А та, что пришла в сберкассу прятать деньги от грабителей, тихонько сказала:
– А мне девяносто один.
И тоже посмотрела мне в глаза. Взгляд у нее невинный, как у ребенка, – открытый и ясный, аж душу выворачивает.
– Одинокие мы. Никого у нас нет. Некому за нас заступиться. Вот и боимся всего.
Я говорю:
– А милиция?
– А что милиция? Они приедут, милиция, протокол составят и уедут. А мы здесь останемся. Походят, походят и уедут – до следующего раза. Последний раз залезли – у внука пилу, эту, как ее, бензиновую, он в сарайке наверху ее прятал, и ту нашли.

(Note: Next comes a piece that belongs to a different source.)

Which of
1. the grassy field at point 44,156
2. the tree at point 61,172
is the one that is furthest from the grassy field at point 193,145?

– Вот, внук! – обрадовался было я.
– Ну, он не родной мне.
Смущенно опускает глаза.
– Я дом на него переписала. Когда помру – он новый построит. Пока ездит, помогает. Он не здесь живет.
– А соседи?
– А что соседи? Они у нас знаешь какие? Богатые! Не здороваются. Я когда по прошлом годе картошку копала, пошла в магазин за хлебом. А картошка во дворе осталась сохнуть. Пришла – а у меня от кучи-то почти ничего и не осталось. Всю крупную забрали, а мелочь разбросали. Я бегом к соседям. Те знать ничего не знают. Ничего не слышали. Соседи… Но я хитрая. Я после последнего раза, как залезли, стала всем рассказывать, что милиция, когда последний раз приезжала, кнопку мне поставила. Чтобы меня караулить. Если кто снова полезет, я на кнопку нажму, и готово! Попались, голубчики!
И смеется…
– Все кругом знают, что я одна. В город поехала или в магазин ушла – заходи, бери что хочешь. Никому дела до нас нет. Страшно жить стало. Ой, страшно. А мы ведь раньше знаешь как жили? Двери не запирали. А сейчас? Ночью приедут – фарами по окнам светят: есть кто дома? Я шторы раздерну, они у меня такие, тяжелые крепдешиновые, ничего не видать, сяду на кровати, чтобы меня видно было. Дескать, жива еще. Не лезьте, Христа ради, подождите маленько! И молюсь: «Господи, помилуй!» И Господь милует.
Та, что постарше, которой девяносто один, слушала нас, слушала, а потом сказала:
– Хватит, Кондратьевна, человека пугать страхами своими. Бог да Христос! Ты чего, парень, пригорюнился-то? Жалко, что ли, тебе старух? Ты давай это брось! Знаешь, какая она, – и указывает на ту, что с яйцами, – знатная была, боевая!
Боевая смущенно смеется, прикрыв рот рукой.
– Она орден Красного Знамени в области получила. Знаменитая на весь район была! А я? У меня две книжки стихов вышло! В газете Елена Ивановна знаешь как меня хвалила?
Но я не успел узнать как – подходит автобус. И сфотографировать не успел. Только имена записал. Ту, что постарше и которая стихи пишет, зовут Нина Ивановна. А ту, что с орденом и неродным внуком, на которого она дом переписала, – Анна Андреевна.